━━━ EXTRACTED TEXT ━━━
# Task 09 - Support Vector Machines (SVM) for Non-linear Classification
## Pattern Recognition and Machine Learning

In [None]:
%load_ext autoreload
%autoreload 2
# uncomment following for interactive matplotlib
# %matplotlib notebook

from svm import *
import numpy as np
import matplotlib.pyplot as plt
plt.rc('axes', axisbelow=True)

# Part 1: Kernel SVM
## Test on trivial data

In [None]:
X = np.array([[1, 2, 1, -1, -1, -2], [1, 1, 2, -1, -2, -1]])
y = np.array([1, 1, 1, -1, -1, -1])

### get_kernel function

In [None]:
K = get_kernel(X, X, {'kernel': 'linear'})
print(K)

In [None]:
plt.imshow(K, cmap='viridis')
plt.title('Linear kernel');

In [None]:
K = get_kernel(X, X, {'kernel': 'polynomial', 'd': 2})
print(K)

In [None]:
plt.imshow(K, cmap='viridis')
plt.title('Polynomial kernel');

In [None]:
K = get_kernel(X, X, {'kernel': 'rbf', 'sigma': 1.0})
np.set_printoptions(precision=4, suppress=True)
print(K)
np.set_printoptions()

In [None]:
plt.imshow(K, cmap='viridis')
plt.title('RBF kernel');

### The SVM function

In [None]:
X = np.array([[1, 2, 1, -1, -1, -2], [1, 1, 2, -1, -2, -1]])
y = np.array([-1, 1, 1, 1, -1, -1])
C = float('inf');
options = {'verb': True, 
           't_max': float('inf'),
           'kernel': 'rbf',
           'sigma': 0.02}

In [None]:
model = svm(X, y, C, options)
print(model)

In [None]:
classif = classif_svm(X, model)
print(classif)

In [None]:
plt.gca().set_aspect("equal")
plt.xlim(-3, 3)
plt.ylim(-3, 3)
plot_boundary(plt.gca(), model)
plot_points(X, y)
plt.title('Kernel SVM')
plt.savefig('kernel_svm.png', dpi=300)
━━━ ENTRIES PROVIDED ━━━
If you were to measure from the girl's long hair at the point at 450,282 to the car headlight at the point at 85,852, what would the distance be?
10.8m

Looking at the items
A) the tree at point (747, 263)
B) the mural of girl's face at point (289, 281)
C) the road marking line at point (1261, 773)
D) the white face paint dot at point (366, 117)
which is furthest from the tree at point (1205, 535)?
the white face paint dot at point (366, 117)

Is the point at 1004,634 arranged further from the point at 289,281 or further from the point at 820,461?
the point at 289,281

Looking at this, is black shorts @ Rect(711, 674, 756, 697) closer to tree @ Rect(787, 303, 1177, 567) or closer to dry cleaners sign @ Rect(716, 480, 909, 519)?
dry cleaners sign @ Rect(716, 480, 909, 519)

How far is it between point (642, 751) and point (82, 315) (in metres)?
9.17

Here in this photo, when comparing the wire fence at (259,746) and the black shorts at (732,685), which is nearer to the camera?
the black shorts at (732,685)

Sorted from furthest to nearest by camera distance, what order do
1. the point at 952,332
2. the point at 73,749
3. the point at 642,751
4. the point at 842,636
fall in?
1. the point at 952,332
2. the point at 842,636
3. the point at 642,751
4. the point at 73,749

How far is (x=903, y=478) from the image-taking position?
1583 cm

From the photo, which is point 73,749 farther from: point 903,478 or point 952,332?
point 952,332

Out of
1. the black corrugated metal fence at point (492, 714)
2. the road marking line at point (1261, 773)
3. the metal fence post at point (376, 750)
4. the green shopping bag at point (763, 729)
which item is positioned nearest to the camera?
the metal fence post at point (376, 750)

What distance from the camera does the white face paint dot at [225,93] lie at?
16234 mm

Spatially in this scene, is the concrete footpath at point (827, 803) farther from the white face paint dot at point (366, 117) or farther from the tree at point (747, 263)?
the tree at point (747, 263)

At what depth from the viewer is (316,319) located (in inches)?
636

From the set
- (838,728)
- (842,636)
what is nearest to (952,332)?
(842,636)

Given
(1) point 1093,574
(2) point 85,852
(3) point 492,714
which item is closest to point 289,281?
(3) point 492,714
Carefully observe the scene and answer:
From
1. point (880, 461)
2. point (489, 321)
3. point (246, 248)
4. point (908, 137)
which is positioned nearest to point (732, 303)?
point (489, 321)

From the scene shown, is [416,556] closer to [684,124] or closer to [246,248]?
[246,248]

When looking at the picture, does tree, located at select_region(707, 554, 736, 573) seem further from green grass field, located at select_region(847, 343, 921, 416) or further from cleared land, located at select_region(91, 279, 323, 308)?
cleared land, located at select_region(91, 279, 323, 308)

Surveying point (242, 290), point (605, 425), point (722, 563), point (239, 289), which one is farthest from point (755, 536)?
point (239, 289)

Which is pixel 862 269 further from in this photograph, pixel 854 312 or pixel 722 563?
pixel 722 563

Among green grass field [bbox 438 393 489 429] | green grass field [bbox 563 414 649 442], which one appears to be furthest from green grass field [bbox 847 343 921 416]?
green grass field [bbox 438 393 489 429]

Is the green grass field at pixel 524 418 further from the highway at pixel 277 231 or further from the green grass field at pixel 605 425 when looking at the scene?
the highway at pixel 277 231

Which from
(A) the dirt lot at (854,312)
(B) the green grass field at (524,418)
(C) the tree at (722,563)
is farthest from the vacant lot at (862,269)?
━━━
▶ _TASK BRIEF_: Retype the passage of the SVM notebook above between "plt.title('Polynomial kernel');" and "np.set_printoptions()", inclusive.

▶ _RESPONSE TO THIS TASK_:
plt.title('Polynomial kernel');

In [None]:
K = get_kernel(X, X, {'kernel': 'rbf', 'sigma': 1.0})
np.set_printoptions(precision=4, suppress=True)
print(K)
np.set_printoptions()